The image of the mourning Zainab has been kept alive by poets and writers whose work continues to praise her as a woman who was defeated, but not destroyed. Zainab is portrayed in literature and in sacred texts as a woman who had endured intense suffering but remained defiant as she held her head high and looked Yazid in the eye.

“Is this justice? Oh son of freed slaves! You provide your women and slave-girls with cover but hold the daughters of Muhammad prisoner and insult them by mocking their modesty, by exposing their face to the enemy in one city then in another?

Oh Yazid! Do you think that by taking us prisoner and parading us in public all over Arabia you can humiliate us in the sight of Allah, and earn respect for yourself?” goes the narrative to this day.

Children even now are told how the extravagant sparkle of Yazid’s palace paled before the words of Zainab that day, and the tyrant had stopped to tickle his pet monkey. A smirk that had wanted to make its way to Yazid's face froze, and quandary made him nervously stroke his beard sprinkled with gold and silver confetti, and diamonds ground to dust.

“A kind of hush dropped upon the wealthy merrymakers. The entire congregation of hundreds of courtiers looked to the floor and could eat and drink no more. Jesters were prompted to hold back their buffoonery and sycophants their breath, as they listened to the grand daughter of Muhammad speak.

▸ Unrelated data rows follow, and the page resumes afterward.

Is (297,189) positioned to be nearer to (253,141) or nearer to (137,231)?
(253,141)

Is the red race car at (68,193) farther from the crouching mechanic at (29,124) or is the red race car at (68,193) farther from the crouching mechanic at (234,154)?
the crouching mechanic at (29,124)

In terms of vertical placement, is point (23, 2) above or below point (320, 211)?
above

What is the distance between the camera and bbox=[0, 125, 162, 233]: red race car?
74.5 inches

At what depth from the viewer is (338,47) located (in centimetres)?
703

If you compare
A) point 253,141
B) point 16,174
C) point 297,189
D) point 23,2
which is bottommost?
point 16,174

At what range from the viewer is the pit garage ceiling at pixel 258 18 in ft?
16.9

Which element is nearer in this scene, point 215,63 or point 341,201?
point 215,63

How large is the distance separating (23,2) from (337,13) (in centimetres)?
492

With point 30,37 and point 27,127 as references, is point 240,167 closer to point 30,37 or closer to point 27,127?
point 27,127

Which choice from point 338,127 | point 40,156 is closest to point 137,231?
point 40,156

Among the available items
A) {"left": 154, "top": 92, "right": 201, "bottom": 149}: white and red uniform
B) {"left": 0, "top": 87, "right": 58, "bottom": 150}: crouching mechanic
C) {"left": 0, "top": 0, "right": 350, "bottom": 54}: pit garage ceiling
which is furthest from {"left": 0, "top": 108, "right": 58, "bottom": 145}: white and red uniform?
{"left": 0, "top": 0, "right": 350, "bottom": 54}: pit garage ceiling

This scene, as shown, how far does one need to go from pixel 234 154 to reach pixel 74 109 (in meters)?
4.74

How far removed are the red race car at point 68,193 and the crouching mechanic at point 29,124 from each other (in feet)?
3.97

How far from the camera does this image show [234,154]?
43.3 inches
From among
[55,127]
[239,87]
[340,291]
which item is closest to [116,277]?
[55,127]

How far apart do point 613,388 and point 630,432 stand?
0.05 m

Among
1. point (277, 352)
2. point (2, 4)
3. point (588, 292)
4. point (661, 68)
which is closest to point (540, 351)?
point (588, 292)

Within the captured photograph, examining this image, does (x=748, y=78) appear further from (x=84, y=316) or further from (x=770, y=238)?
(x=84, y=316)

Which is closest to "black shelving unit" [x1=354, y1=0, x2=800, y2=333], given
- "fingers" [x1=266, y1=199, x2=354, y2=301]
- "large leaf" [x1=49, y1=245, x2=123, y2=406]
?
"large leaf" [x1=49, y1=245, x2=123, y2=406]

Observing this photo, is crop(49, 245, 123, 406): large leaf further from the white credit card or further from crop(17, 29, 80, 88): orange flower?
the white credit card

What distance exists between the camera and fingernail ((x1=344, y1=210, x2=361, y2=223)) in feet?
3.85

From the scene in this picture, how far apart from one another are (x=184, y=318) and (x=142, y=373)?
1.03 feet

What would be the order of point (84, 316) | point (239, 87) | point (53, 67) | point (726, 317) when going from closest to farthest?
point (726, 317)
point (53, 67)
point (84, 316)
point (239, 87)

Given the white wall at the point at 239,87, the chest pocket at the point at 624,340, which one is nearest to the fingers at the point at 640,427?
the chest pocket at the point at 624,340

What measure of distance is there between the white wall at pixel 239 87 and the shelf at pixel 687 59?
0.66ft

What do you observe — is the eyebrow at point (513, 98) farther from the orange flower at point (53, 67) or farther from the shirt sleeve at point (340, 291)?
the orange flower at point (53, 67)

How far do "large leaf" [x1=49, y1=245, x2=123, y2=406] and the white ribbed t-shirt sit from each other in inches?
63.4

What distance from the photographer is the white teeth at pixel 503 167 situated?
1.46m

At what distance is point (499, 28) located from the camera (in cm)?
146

“You are a ruler by force. You misuse your powers and oppress the people. You will have to kill me too if you touch my nephew,” Zainab said clutching to her breast 22 year old Zainul Abidin, the ailing son of Husain who had survived Karbala. Two of her sons, one nine years old and the other one year older were killed fighting the tyran's soldiers beside Husain,” I recall my grandmother telling us every year during Muharram.

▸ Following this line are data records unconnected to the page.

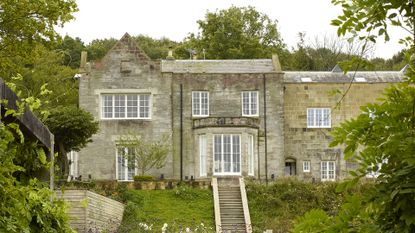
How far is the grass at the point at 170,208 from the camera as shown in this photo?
33.6 meters

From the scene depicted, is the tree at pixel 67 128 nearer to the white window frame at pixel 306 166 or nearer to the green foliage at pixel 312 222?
the white window frame at pixel 306 166

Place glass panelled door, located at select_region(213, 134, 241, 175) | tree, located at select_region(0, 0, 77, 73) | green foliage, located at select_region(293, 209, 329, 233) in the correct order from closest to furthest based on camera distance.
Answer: green foliage, located at select_region(293, 209, 329, 233) < tree, located at select_region(0, 0, 77, 73) < glass panelled door, located at select_region(213, 134, 241, 175)

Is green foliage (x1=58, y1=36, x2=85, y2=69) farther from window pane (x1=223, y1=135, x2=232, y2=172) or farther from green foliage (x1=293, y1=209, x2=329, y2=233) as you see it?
green foliage (x1=293, y1=209, x2=329, y2=233)

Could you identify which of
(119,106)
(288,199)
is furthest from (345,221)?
(119,106)

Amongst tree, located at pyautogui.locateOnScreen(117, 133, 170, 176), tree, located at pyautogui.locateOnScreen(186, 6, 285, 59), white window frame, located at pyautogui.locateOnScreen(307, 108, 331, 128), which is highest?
tree, located at pyautogui.locateOnScreen(186, 6, 285, 59)

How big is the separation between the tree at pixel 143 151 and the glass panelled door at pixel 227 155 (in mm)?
2417

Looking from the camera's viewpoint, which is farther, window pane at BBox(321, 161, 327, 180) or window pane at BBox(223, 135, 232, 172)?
window pane at BBox(321, 161, 327, 180)

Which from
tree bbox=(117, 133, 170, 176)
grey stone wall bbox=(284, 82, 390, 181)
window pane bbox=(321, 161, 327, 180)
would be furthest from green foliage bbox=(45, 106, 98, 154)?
window pane bbox=(321, 161, 327, 180)

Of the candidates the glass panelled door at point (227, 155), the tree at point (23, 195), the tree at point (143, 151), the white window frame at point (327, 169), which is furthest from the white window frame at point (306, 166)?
the tree at point (23, 195)

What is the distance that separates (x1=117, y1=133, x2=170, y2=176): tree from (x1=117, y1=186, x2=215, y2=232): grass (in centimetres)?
498

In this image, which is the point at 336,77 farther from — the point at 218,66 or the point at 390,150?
the point at 390,150

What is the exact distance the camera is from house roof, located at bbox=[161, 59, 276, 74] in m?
48.7

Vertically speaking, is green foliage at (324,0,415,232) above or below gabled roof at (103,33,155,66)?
below

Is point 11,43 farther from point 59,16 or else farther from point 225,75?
point 225,75
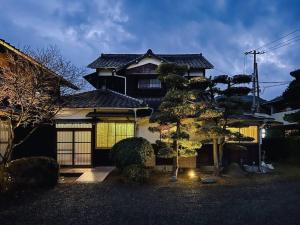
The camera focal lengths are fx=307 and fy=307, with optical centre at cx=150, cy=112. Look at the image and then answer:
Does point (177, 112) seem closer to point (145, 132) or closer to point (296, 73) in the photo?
point (145, 132)

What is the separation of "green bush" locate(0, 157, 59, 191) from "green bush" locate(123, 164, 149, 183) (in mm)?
2734

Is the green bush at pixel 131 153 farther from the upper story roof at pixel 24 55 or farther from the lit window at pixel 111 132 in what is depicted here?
the upper story roof at pixel 24 55

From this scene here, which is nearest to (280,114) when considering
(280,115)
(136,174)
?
(280,115)

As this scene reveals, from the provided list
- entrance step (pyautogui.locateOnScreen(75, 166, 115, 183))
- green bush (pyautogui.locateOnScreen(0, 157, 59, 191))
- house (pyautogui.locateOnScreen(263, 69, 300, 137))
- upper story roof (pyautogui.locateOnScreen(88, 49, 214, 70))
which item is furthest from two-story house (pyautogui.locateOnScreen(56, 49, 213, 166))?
house (pyautogui.locateOnScreen(263, 69, 300, 137))

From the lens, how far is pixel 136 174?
12078mm

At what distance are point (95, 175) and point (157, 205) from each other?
17.8 ft

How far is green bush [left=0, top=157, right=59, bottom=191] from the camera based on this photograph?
33.7 ft

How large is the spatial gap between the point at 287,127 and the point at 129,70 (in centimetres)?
1636

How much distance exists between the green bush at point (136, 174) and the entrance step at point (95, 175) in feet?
3.98

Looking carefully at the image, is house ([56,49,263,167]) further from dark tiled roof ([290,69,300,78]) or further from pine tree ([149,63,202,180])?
dark tiled roof ([290,69,300,78])

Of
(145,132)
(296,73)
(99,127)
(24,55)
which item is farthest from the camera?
(296,73)

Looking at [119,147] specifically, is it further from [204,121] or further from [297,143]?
[297,143]

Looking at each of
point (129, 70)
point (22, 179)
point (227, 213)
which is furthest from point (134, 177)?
point (129, 70)

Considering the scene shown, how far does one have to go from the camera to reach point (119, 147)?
13.3 m
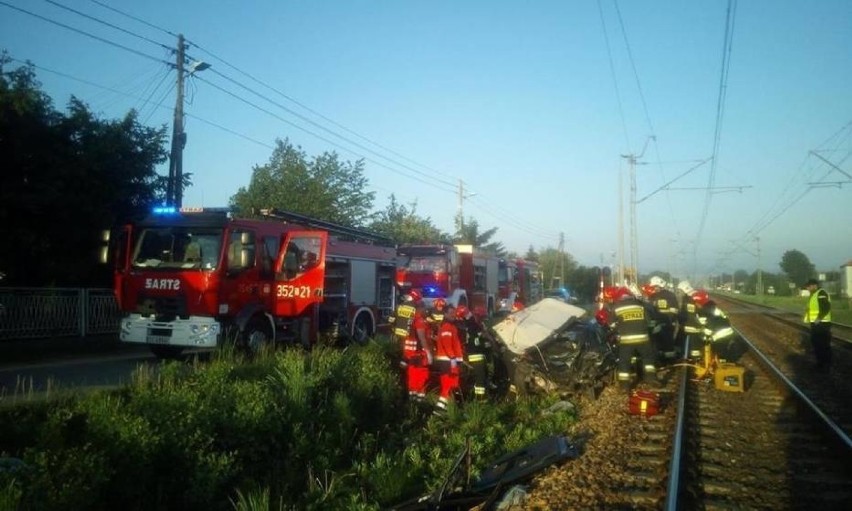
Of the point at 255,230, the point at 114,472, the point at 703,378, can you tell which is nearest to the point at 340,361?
the point at 255,230

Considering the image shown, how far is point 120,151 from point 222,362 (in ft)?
37.8

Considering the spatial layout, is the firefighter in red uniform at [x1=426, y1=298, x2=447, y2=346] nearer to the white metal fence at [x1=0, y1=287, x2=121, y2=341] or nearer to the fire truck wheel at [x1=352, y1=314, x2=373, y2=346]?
the fire truck wheel at [x1=352, y1=314, x2=373, y2=346]

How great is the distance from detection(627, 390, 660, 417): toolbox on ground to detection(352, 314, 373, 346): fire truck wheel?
309 inches

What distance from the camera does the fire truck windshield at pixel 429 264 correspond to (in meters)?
23.5

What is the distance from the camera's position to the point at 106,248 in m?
12.1

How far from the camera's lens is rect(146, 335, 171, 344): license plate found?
12.0 meters

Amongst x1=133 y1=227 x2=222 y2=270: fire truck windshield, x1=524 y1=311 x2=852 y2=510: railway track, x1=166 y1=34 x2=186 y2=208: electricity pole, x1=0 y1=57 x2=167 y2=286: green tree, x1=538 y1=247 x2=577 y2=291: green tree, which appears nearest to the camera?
x1=524 y1=311 x2=852 y2=510: railway track

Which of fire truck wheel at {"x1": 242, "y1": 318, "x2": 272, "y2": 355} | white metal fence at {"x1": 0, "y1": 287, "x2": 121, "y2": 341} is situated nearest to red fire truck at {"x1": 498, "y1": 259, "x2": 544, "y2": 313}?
fire truck wheel at {"x1": 242, "y1": 318, "x2": 272, "y2": 355}

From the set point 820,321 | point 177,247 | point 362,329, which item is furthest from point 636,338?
point 177,247

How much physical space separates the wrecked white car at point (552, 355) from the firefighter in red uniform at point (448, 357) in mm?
1313

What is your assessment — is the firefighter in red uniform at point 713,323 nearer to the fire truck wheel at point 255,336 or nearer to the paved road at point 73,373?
the fire truck wheel at point 255,336

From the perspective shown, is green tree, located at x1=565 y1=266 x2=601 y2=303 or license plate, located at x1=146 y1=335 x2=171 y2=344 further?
green tree, located at x1=565 y1=266 x2=601 y2=303

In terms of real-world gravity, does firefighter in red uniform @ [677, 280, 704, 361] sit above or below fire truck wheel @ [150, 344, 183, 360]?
above

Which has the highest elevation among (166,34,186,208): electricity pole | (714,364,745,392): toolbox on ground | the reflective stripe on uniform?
(166,34,186,208): electricity pole
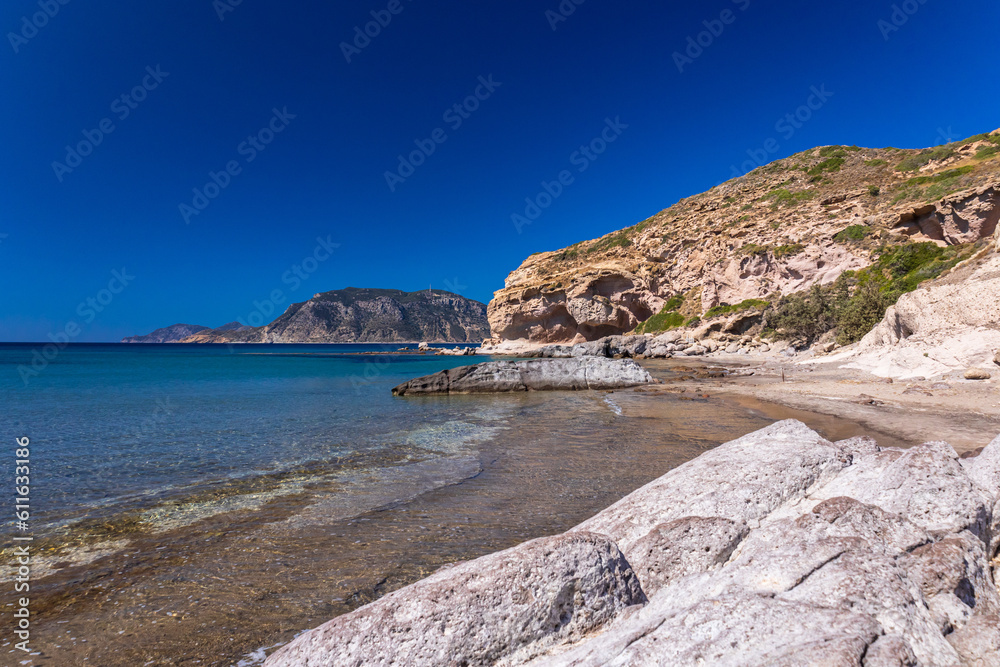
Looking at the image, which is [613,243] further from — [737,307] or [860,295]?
[860,295]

When the children surrounding her chorused what happened next, my grandmother would wipe tears flowing down her face to continue, “Then the surviving members of the family of Muhammad was set free and Zainab led them to Medina, the city of the Prophet. Here people gathered around her in a majlis and she recounted for them the incident of Karbala as she had seen it and as she had experienced the tragedy. The same incident was repeated by others and has come to modern times by word of mouth as well as in writing".

As children fell asleep one by one listening to grandmothers tell similar stories around the community of believers during Muharram each night, many dreamt of Zainab waving open the curtain of the tent at Karbala before it was set on fire by the enemy, her face unveiled, breast heaving, limbs trembling, the back bent and she wailing:

Ah Karbala, is this the way of a host,

My parched throat in pain?

It will help most,

If you get me to Husain.

Under cover of desert sun,

The daughter of Ali ran,

To look for my father's son if I can.

Dead to danger she drew near,

To witness the brother's head dangled from spear.

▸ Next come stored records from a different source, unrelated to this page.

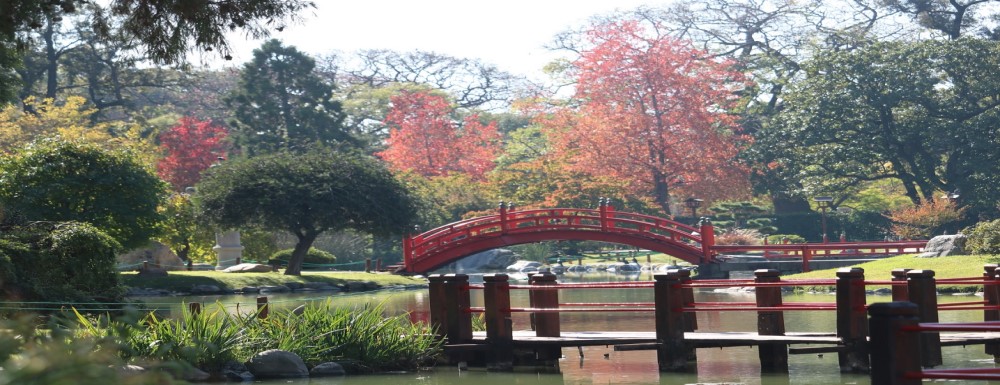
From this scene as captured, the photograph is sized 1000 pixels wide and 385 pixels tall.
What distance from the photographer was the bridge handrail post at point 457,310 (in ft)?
45.7

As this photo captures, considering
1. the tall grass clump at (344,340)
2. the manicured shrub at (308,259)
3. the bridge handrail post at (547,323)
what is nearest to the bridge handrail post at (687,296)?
the bridge handrail post at (547,323)

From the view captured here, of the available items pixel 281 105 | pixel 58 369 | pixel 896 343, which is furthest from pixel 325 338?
pixel 281 105

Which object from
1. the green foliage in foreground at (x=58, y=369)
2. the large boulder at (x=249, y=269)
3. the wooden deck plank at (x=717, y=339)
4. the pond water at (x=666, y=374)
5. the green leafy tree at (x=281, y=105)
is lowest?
the pond water at (x=666, y=374)

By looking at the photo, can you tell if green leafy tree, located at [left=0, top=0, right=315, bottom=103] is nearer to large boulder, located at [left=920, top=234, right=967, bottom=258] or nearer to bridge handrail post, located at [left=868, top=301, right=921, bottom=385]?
bridge handrail post, located at [left=868, top=301, right=921, bottom=385]

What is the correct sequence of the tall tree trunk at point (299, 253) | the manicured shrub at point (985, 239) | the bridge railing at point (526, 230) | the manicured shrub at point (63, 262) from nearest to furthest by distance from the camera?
the manicured shrub at point (63, 262) → the manicured shrub at point (985, 239) → the bridge railing at point (526, 230) → the tall tree trunk at point (299, 253)

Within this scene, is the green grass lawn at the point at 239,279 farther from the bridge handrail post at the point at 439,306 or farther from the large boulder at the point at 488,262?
the bridge handrail post at the point at 439,306

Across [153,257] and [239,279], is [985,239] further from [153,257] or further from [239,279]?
[153,257]

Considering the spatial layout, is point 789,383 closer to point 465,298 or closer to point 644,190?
point 465,298

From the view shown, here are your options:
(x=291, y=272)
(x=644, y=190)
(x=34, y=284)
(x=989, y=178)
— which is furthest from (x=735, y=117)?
(x=34, y=284)

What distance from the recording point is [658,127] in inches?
1864

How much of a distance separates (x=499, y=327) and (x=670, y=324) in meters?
2.13

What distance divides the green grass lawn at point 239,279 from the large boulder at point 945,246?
581 inches

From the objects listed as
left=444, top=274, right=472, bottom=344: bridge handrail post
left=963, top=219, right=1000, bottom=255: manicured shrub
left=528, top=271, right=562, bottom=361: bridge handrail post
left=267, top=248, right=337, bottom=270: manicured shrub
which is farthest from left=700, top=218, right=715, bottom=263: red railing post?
left=444, top=274, right=472, bottom=344: bridge handrail post

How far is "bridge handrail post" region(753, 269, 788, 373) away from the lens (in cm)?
1286
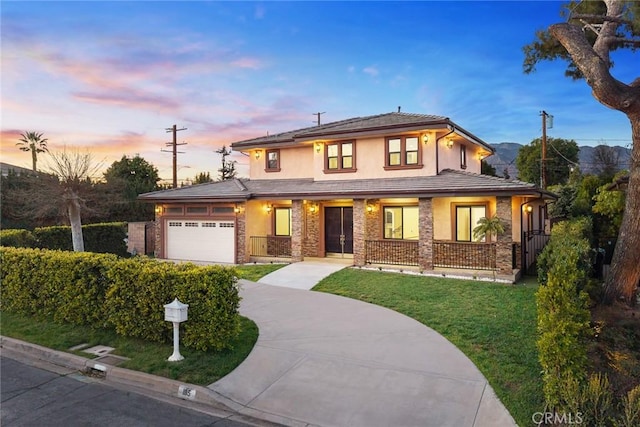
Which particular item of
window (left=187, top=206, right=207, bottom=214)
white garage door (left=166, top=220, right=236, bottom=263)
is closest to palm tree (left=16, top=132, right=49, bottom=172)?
white garage door (left=166, top=220, right=236, bottom=263)

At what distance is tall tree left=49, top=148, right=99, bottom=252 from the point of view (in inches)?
666

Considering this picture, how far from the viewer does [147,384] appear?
6.06 m

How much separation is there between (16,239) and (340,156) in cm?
1400

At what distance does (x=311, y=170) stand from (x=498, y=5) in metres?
10.3

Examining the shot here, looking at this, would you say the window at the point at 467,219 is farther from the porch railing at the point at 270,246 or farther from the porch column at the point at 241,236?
the porch column at the point at 241,236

Could you bury me too beside my brother?” she asked,

Without tear.”

Many believe that it is Zainab who saved this incident in the history of Islam from the flames of Karbala that day by talking about the injustice that she had witnessed for future generations. It is in the same spirit of solidarity with the suffering of Husain and the Imam's family members and friends that young ones in the community are taught never to ever deny water to the thirsty.